Op-Ed: Don’t ban chatbots in classrooms — use them to change how we teach
Will chatbots that can generate sophisticated prose destroy education as we know it? We hope so.
New York City’s Department of Education recently banned the use of ChatGPT, a bot created by OpenAI with a technology called the Generative Pretrained Transformer.
“While the tool may be able to provide quick and easy answers to questions,” says the official statement, “it does not build critical-thinking and problem-solving skills, which are essential for academic and lifelong success.”
We disagree; it can and should.
Banning such use of artificial intelligence from the classroom is an understandable but nearsighted response. Instead, we must find a way forward in which such technologies complement, rather than substitute for, student thinking. One day soon, GPT and similar AI models could be to essay writing what calculators are to calculus.
We know that GPT is the ultimate cheating tool: It can write fluent essays for any prompt, write computer code from English descriptions, prove math theorems and correctly answer many questions on law and medical exams.
Banning ChatGPT is like prohibiting students from using Wikipedia or spell-checkers. Even if it were the “right” thing to do in principle, it is impossible in practice. Students will find ways around the ban, which of course will necessitate a further defensive response from teachers and administrators, and so on. It’s hard to believe that an escalating arms race between digitally fluent teenagers and their educators will end in a decisive victory for the latter.
AI is not coming. AI is here. And it cannot be banned.
So, what should we do?
Educators have always wanted their students to know and to think. ChatGPT beautifully demonstrates how knowing and thinking are not the same thing. Knowing is committing facts to memory; thinking is applying reason to those facts. The chatbot knows everything on the internet but doesn’t really think anything. That is, it cannot do what the education philosopher John Dewey, more than a century ago, called reflective thinking: “active, persistent and careful consideration of any belief or supposed form of knowledge in the light of the grounds that support it.”
Technology has for quite a while been making rote knowledge less important. Why memorize what the 14th element in the periodic table is, or the 10 longest rivers in the world, or Einstein’s birthday, when you can just Google it? At the same time, the economic incentives for thinking, as opposed to knowing, have increased. It is no surprise that the average student thinks better but knows less than counterparts from a century ago.
Chatbots may well accelerate the trend toward valuing critical thinking. In a world where computers can fluently (if often incorrectly) answer any question, students (and the rest of us) need to get much better at deciding what questions to ask and how to fact-check the answers the program generates.

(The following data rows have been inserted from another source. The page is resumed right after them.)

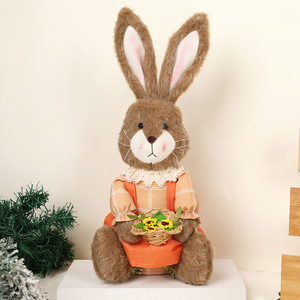 Ensemble de décorations de Pâques : Lapin en peluche assis marron moelleux avec panier de carottes et fleurs pour la maison ou comme cadeau - Product Image 5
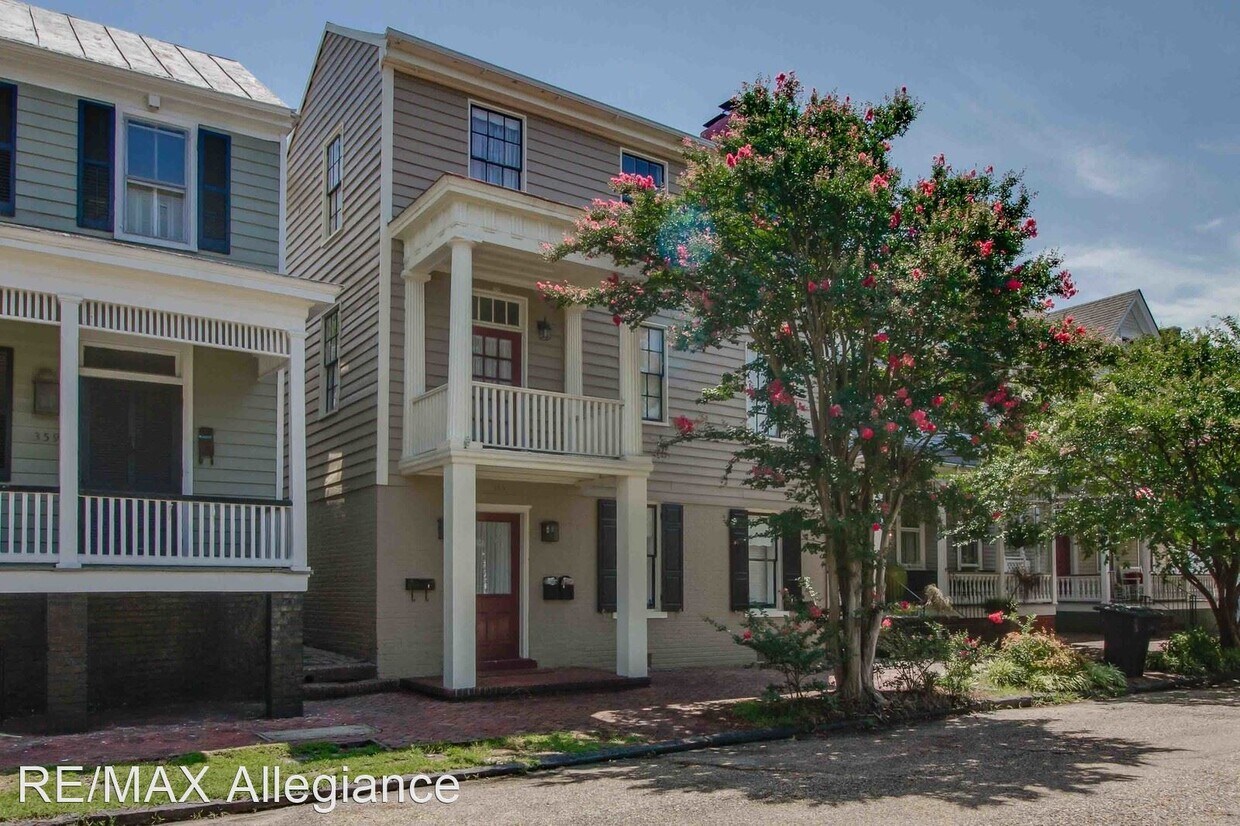 Primary Photo - 2 br, 2 bath House - 363 WASHINGTON STREET #1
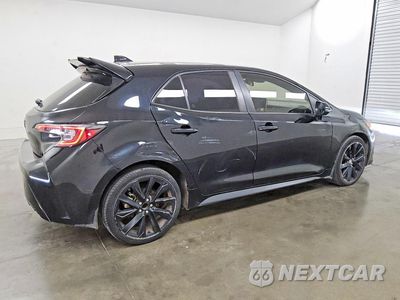 Trzecie zdjęcie samochodu z tyłu: 2021 TOYOTA COROLLA HATCHBACK SE NIGHTSHADE EDITION VIN:JTND4MBE9M3119767 - miniatura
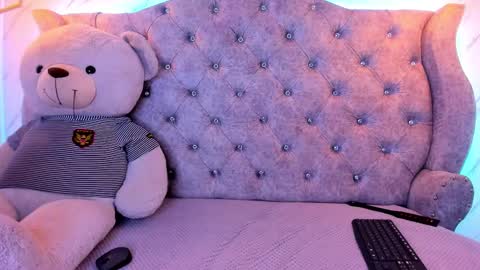   online show from February 12, 5:48 pm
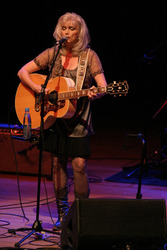 Emmylou Harris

How, specifically, do we encourage young people to use their minds when authentic thinking is so hard to tell apart from its simulacrum? Teachers, of course, will still want to proctor old-fashioned, in-person, no-chatbot-allowed exams.
But we must also figure out how to do something new: How to use tools like GPT to catalyze, not cannibalize, deeper thinking. Just like a Google search, GPT often generates text that is fluent and plausible — but wrong. So using it requires the same cognitive heavy lifting that writing does: deciding what questions to ask, formulating a thesis, asking more questions, generating an outline, picking which points to elaborate and which to drop, looking for facts to support the arguments, finding appropriate references to back them up and polishing the text.
GPT and similar AI technology can help with those tasks, but they can’t (at least in the near future) put them all together. Writing a good essay still requires lots of human thought and work. Indeed, writing is thinking, and authentically good writing is authentically good thinking.
One approach is to focus on the process as much as the end result. For instance, teachers might require — and assess — four drafts of an essay, as the writer John McPhee has suggested. After all, as McPhee said, “the essence of the process is revision.” Each draft gets feedback (from the teacher, from peers, or even from a chatbot), then the students produce the next draft, and so on.
Will AI one day surpass human beings not just in knowing but in thinking? Maybe, but such a future has yet to arrive. For now, students and the rest of us must think for ourselves.
GPT is not the first, nor the last, technological advance that would seem to threaten the flowering of reason, logic, creativity and wisdom. In “Phaedrus,” Plato wrote that Socrates lamented the invention of writing: “It will implant forgetfulness in their souls; they will cease to exercise memory because they rely on that which is written, calling things to remembrance no longer from within themselves, but by means of external marks.” Writing, Socrates thought, would enable the semblance of wisdom in a way that the spoken word would not.
Like any tool, GPT is an enemy of thinking only if we fail to find ways to make it our ally.
Angela Duckworth is a psychology professor at the University of Pennsylvania who studies character development in adolescence. Lyle Ungar is a computer science professor at the University of Pennsylvania who focuses on artificial intelligence.